California Western University was the first university accredited by the Western Association of Schools and Colleges to offer a doctorate in Clinical Psychology for off-campus study and practicum. From 1970-1976 this program offered students the opportunity to study, work, and do a practicum all while living out of California State, and with only infrequent brief visits to the campus, earn a PhD. The school applied for the accreditation process, which was never completed because of mergers with other universities and because of low enrollment caused by a lack of public knowledge of the program.

Misleadingly, the CWU name was also used by California Coast University, a state-approved distance-learning school, until losing a name-infringement lawsuit in 1981. CCU, which opened in 1973, should not be confused with the California Western University which operated from 1924 to 1968. The two schools were never associated in any way, and CCU only gained accreditation in January 2005.

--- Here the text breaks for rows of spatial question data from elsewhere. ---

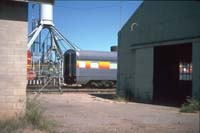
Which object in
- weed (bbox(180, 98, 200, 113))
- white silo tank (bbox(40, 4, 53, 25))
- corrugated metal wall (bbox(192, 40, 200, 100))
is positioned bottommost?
weed (bbox(180, 98, 200, 113))

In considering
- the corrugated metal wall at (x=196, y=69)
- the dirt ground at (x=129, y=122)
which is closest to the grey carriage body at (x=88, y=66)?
the corrugated metal wall at (x=196, y=69)

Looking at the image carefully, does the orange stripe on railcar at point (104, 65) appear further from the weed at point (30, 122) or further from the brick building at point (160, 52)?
the weed at point (30, 122)

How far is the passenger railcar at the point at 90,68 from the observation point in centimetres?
3912

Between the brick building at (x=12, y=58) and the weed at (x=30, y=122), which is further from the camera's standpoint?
the brick building at (x=12, y=58)

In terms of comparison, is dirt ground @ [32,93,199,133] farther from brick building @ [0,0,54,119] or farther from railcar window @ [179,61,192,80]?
railcar window @ [179,61,192,80]

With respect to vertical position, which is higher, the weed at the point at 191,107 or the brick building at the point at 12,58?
the brick building at the point at 12,58

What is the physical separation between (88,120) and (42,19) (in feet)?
90.2

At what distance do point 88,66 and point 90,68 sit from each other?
34cm

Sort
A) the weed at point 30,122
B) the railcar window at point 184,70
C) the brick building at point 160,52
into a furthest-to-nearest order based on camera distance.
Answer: the railcar window at point 184,70, the brick building at point 160,52, the weed at point 30,122

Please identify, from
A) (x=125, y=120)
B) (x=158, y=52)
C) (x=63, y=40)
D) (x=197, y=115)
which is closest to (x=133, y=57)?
(x=158, y=52)

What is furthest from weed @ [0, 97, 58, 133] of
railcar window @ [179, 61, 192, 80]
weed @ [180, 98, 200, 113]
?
railcar window @ [179, 61, 192, 80]

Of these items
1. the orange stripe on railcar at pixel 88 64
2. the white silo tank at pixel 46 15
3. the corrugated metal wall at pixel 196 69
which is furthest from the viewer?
the white silo tank at pixel 46 15

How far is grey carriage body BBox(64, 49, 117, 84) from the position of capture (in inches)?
1540

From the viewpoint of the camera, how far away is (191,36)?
21953 mm
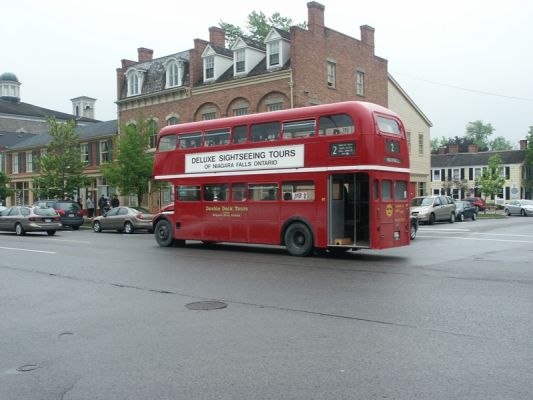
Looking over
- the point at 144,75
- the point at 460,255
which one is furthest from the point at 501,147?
the point at 460,255

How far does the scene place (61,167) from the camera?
132 ft

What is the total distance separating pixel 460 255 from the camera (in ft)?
50.5

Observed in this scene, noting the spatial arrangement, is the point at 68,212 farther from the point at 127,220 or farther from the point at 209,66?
the point at 209,66

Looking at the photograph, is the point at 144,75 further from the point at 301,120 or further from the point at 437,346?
the point at 437,346

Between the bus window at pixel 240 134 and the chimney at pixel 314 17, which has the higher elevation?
the chimney at pixel 314 17

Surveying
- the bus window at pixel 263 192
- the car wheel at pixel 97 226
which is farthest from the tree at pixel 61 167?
the bus window at pixel 263 192

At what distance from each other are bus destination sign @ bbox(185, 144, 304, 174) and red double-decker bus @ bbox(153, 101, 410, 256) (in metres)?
0.03

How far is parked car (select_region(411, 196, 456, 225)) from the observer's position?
3129cm

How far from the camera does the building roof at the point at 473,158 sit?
7596 centimetres

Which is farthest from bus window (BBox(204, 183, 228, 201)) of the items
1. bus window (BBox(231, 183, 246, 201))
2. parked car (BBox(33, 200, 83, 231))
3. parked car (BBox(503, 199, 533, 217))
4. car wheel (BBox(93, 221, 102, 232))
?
parked car (BBox(503, 199, 533, 217))

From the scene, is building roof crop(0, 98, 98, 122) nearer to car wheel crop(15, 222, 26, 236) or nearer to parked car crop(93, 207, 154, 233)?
parked car crop(93, 207, 154, 233)

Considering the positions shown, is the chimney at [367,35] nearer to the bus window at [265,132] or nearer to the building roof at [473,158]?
the bus window at [265,132]

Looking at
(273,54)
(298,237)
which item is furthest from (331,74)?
(298,237)

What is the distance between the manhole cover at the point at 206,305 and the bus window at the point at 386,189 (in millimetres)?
7070
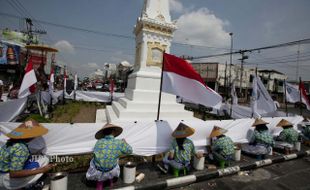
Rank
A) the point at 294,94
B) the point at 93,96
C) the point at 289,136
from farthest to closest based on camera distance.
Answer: the point at 93,96
the point at 294,94
the point at 289,136

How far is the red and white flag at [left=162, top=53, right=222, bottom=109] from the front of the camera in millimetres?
4693

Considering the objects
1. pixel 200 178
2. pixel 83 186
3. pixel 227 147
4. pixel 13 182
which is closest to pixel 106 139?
pixel 83 186

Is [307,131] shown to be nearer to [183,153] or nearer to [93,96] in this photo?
[183,153]

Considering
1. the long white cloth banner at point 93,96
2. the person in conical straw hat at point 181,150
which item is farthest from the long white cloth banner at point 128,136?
the long white cloth banner at point 93,96

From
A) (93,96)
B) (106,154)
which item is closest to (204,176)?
(106,154)

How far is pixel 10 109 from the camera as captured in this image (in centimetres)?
508

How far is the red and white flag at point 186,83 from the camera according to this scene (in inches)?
185

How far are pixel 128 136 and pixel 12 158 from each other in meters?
2.27

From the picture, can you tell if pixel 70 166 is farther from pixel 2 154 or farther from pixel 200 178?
pixel 200 178

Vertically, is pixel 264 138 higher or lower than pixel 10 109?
lower

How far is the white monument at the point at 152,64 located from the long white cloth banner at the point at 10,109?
3.45 meters

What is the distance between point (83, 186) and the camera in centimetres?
338

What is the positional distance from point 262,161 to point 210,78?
3355 cm

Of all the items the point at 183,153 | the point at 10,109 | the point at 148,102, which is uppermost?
the point at 148,102
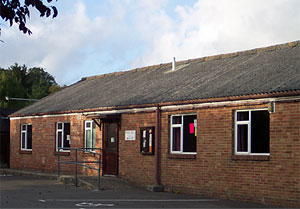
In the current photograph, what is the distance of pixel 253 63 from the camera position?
63.8 feet

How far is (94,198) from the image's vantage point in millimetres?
15516

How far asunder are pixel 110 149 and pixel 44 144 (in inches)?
220

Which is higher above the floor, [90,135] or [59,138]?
[90,135]

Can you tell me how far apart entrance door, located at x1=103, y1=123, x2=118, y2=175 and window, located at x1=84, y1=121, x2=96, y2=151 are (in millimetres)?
1069

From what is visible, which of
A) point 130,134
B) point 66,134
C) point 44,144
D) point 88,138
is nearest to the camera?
point 130,134

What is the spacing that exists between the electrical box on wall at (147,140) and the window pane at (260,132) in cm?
436

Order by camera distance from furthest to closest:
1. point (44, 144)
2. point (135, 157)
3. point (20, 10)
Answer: point (44, 144) < point (135, 157) < point (20, 10)

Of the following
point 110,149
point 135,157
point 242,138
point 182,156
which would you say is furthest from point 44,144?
point 242,138

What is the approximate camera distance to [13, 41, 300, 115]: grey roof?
1633 cm

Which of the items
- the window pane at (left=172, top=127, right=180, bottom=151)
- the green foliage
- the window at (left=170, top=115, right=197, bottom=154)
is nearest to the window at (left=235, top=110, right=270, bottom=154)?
the window at (left=170, top=115, right=197, bottom=154)

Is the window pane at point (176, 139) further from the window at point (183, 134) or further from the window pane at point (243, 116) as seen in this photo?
the window pane at point (243, 116)

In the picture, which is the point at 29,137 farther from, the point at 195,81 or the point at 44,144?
the point at 195,81

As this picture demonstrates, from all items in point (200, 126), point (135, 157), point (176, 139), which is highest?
point (200, 126)

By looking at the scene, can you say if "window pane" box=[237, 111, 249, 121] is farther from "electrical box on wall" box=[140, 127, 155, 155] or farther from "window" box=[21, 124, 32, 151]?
"window" box=[21, 124, 32, 151]
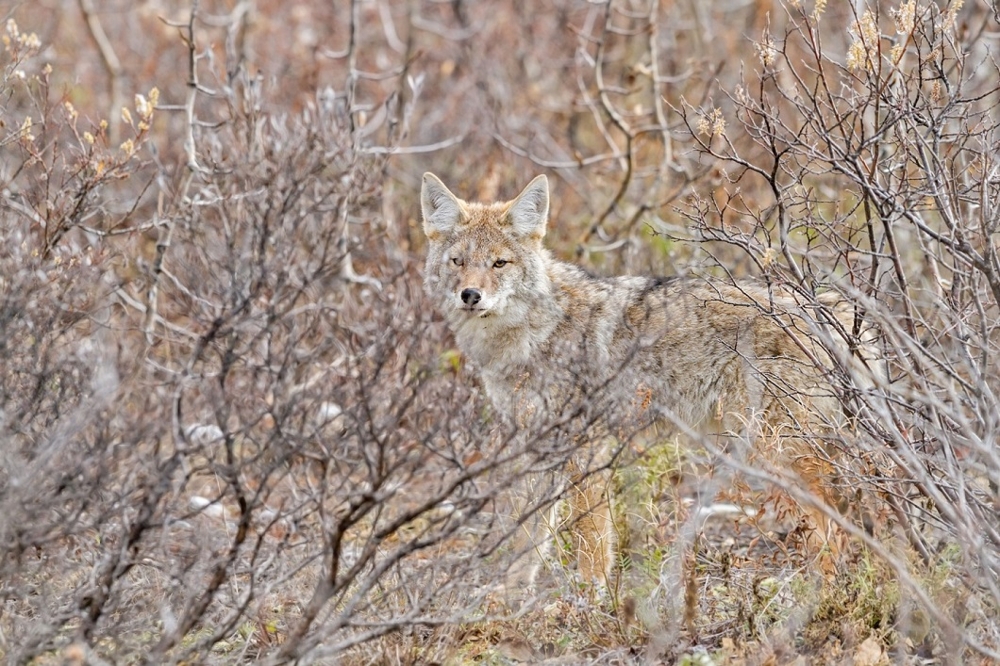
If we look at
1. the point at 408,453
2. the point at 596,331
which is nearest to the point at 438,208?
the point at 596,331

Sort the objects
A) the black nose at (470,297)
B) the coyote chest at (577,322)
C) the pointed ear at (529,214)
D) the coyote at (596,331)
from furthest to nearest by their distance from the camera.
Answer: the pointed ear at (529,214) → the black nose at (470,297) → the coyote chest at (577,322) → the coyote at (596,331)

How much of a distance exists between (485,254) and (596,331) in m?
0.82

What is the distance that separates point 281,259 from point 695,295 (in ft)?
8.84

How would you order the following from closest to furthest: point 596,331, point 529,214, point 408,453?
point 408,453 < point 596,331 < point 529,214

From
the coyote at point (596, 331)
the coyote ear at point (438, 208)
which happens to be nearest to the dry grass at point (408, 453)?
the coyote at point (596, 331)

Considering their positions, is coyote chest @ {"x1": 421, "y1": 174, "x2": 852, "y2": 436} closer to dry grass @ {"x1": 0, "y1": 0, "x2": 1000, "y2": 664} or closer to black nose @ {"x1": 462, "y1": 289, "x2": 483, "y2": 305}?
black nose @ {"x1": 462, "y1": 289, "x2": 483, "y2": 305}

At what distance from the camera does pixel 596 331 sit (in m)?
6.79

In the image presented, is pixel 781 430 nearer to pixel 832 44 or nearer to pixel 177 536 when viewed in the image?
pixel 177 536

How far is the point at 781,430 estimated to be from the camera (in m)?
6.02

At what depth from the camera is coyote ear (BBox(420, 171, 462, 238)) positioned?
7074 millimetres

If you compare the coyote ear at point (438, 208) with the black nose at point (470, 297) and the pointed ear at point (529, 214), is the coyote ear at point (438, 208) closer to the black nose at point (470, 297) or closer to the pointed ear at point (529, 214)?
the pointed ear at point (529, 214)

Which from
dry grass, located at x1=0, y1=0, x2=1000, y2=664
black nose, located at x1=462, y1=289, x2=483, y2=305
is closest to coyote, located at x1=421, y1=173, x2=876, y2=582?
black nose, located at x1=462, y1=289, x2=483, y2=305

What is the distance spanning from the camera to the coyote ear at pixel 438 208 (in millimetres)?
7074

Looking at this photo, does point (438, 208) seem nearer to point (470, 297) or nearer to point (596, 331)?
point (470, 297)
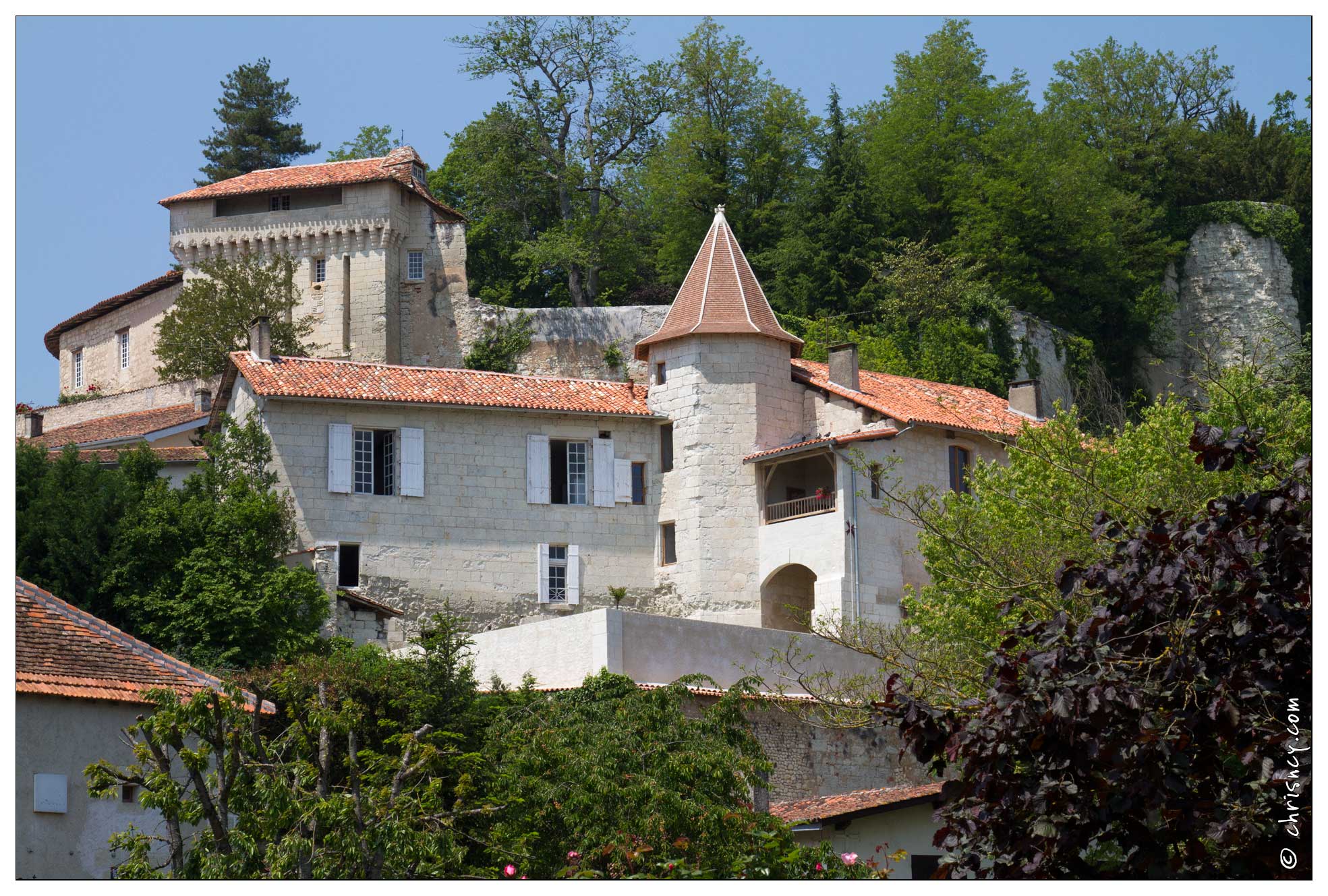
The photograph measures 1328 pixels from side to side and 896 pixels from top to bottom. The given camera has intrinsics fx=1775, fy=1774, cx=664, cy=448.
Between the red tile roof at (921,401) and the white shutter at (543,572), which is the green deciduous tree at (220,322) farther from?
the red tile roof at (921,401)

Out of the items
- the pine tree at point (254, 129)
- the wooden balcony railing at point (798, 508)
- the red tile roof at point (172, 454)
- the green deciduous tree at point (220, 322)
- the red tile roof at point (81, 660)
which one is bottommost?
the red tile roof at point (81, 660)

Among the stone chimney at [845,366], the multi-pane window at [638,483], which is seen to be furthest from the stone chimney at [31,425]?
the stone chimney at [845,366]

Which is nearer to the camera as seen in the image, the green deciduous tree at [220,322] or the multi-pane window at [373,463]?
the multi-pane window at [373,463]

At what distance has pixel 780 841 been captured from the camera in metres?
13.7

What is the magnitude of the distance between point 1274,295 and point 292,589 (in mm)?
36569

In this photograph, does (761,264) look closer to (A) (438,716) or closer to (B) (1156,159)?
(B) (1156,159)

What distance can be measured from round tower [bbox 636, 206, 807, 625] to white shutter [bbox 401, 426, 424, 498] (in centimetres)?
472

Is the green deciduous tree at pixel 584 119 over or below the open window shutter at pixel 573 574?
over

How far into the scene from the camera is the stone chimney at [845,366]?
34031mm

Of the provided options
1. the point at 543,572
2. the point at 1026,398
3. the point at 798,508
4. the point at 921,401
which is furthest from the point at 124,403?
the point at 1026,398

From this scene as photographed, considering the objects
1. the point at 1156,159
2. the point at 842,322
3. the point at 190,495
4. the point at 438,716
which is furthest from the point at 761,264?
the point at 438,716

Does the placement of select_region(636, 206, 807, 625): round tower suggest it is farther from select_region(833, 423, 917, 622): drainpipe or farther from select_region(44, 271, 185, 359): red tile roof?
select_region(44, 271, 185, 359): red tile roof

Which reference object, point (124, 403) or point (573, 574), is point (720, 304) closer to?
point (573, 574)

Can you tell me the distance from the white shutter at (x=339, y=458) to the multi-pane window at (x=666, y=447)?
6.09 meters
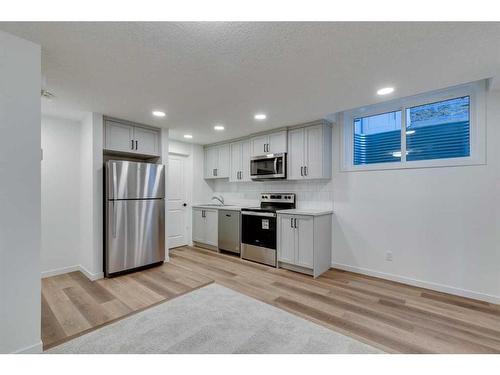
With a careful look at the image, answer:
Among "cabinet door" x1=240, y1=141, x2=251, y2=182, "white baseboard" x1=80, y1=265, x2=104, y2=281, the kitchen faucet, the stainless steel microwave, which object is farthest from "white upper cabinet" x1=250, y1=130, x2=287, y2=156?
"white baseboard" x1=80, y1=265, x2=104, y2=281

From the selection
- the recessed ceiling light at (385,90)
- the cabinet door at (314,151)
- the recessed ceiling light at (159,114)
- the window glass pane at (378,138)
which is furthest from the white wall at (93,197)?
the window glass pane at (378,138)

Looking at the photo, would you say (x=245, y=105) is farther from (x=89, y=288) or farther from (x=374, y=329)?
(x=89, y=288)

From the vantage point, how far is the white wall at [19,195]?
1.59 m

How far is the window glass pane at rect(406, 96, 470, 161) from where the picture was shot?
277cm

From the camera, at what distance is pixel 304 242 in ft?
11.2

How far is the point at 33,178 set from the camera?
1715 mm

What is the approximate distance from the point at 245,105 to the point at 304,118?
1.06 metres

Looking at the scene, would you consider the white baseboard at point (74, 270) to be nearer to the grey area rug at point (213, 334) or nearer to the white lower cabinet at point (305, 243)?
the grey area rug at point (213, 334)

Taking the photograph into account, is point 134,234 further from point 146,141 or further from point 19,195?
point 19,195

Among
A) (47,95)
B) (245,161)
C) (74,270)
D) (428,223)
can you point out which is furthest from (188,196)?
(428,223)

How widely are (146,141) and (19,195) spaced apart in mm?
2357

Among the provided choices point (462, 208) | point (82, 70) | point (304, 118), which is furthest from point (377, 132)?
point (82, 70)

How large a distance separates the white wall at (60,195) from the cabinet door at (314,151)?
145 inches

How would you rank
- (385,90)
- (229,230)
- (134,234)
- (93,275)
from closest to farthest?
(385,90) < (93,275) < (134,234) < (229,230)
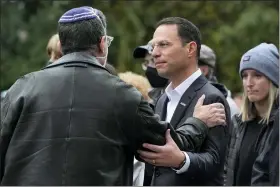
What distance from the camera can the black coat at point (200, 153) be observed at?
5.23 metres

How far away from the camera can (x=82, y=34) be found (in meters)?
4.66

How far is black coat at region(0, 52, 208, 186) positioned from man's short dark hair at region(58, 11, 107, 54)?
2.9 inches

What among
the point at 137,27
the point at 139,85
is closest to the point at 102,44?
the point at 139,85

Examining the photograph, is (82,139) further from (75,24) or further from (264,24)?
(264,24)

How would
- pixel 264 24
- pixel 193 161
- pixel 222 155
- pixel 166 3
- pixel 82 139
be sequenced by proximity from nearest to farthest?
1. pixel 82 139
2. pixel 193 161
3. pixel 222 155
4. pixel 264 24
5. pixel 166 3

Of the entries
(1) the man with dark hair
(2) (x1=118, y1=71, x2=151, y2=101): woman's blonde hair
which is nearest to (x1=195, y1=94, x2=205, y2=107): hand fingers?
(1) the man with dark hair

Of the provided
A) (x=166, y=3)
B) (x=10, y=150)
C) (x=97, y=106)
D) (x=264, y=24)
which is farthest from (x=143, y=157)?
(x=166, y=3)

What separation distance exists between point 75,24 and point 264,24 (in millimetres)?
12613

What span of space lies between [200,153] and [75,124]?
1115 mm

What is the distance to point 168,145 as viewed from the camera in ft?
15.6

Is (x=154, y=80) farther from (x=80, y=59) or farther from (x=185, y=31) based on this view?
(x=80, y=59)

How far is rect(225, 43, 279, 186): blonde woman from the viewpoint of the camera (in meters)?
6.30

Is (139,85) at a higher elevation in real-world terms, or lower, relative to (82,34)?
lower

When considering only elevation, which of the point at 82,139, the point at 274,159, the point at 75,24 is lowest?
the point at 274,159
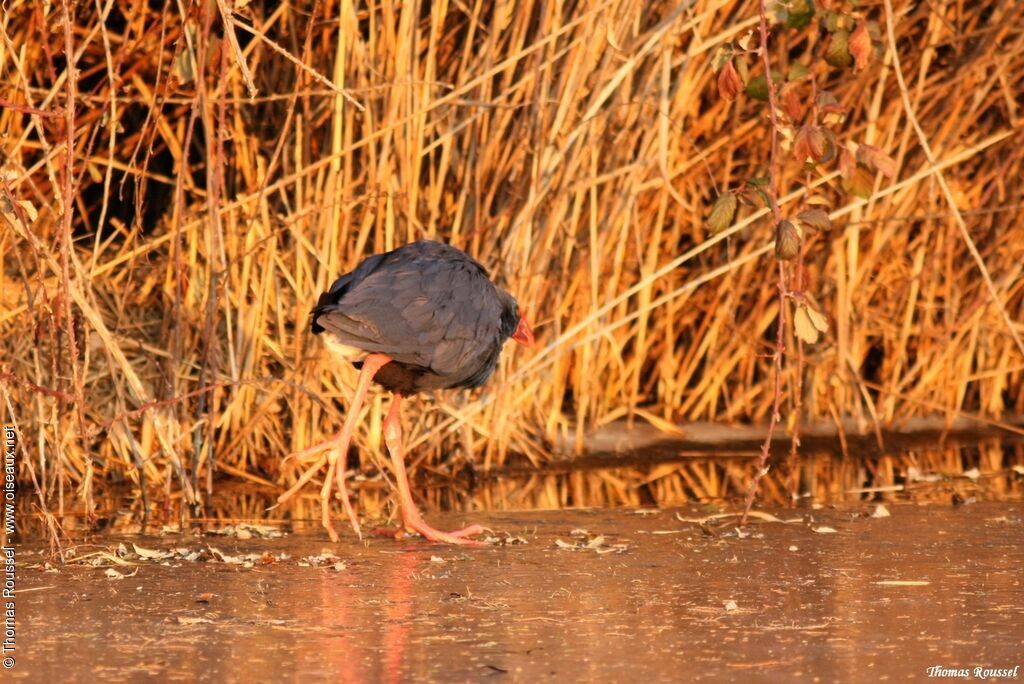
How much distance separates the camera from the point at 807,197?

At one time USIU competed at the NCAA Division I level for athletics. The university fielded a men's ice hockey team until 1987. The men's basketball program led the NCAA in scoring during the 1990-1991 season, Kevin Bradshaw, who also holds the record for most points scored in a single game with 72 was the leading scorer. In January 1989 Loyola-Marymount beat USIU 181-150. The next winter, USIU lost to Oklahoma 173-101 and Arkansas 166-101. Loyola hosted USIU in January 1991 and appeared headed for 200 points, settling for a 186-140 win, the most combined points in Division I history.

The program was disbanded in the middle of the 1991 season while the team was in Ohio for a game.

In 2005, The Department of Athletics announced a planned two year phase out of the intercollegiate sports program at Alliant International University's San Diego campus due to the high price of funding the program. The Men's and Women's Soccer, Cross Country, Track and Field, Tennis, and Women's Volleyball Teams concluded operations and competition after the 2006-2007 academic year.

In 2006, the School of Management, named after executive coach, Dr. Marshall Goldsmith, hired a new founding dean, Dr. James Goodrich in 2007. The Goldsmith School has three divisions: Business & Management, Organizational Psychology and International Studies. In 2007 MGSM began offering the sustainable business concentration.

The Graduate School of Education (GSOE) is lead by founding dean Karen Schuster Webb. The school offers candidates preparation centered on multidisciplinary and holistic approaches to education. GSOE offers graduate degrees in four program areas: TeachersCHOICE credentialing programs, Educational Psychology, Educational Leadership, and Teaching English to Speakers of Other Languages (TESOL). Within TeachersCHOICE, Alliant offers a teacher credential program called the Early Completion Option where recent graduates or mid-career professionals can earn their teaching credential in nine months while teaching full time. Alliant offers credentials, Master's, and Doctorate degree in School Psychology, Educational Leadership (Administration), or Teaching(single and multiple subject are offered). All of the Graduate School of Education's credential programs are accredited by the California Commission on Teacher Credentialing (CTCC).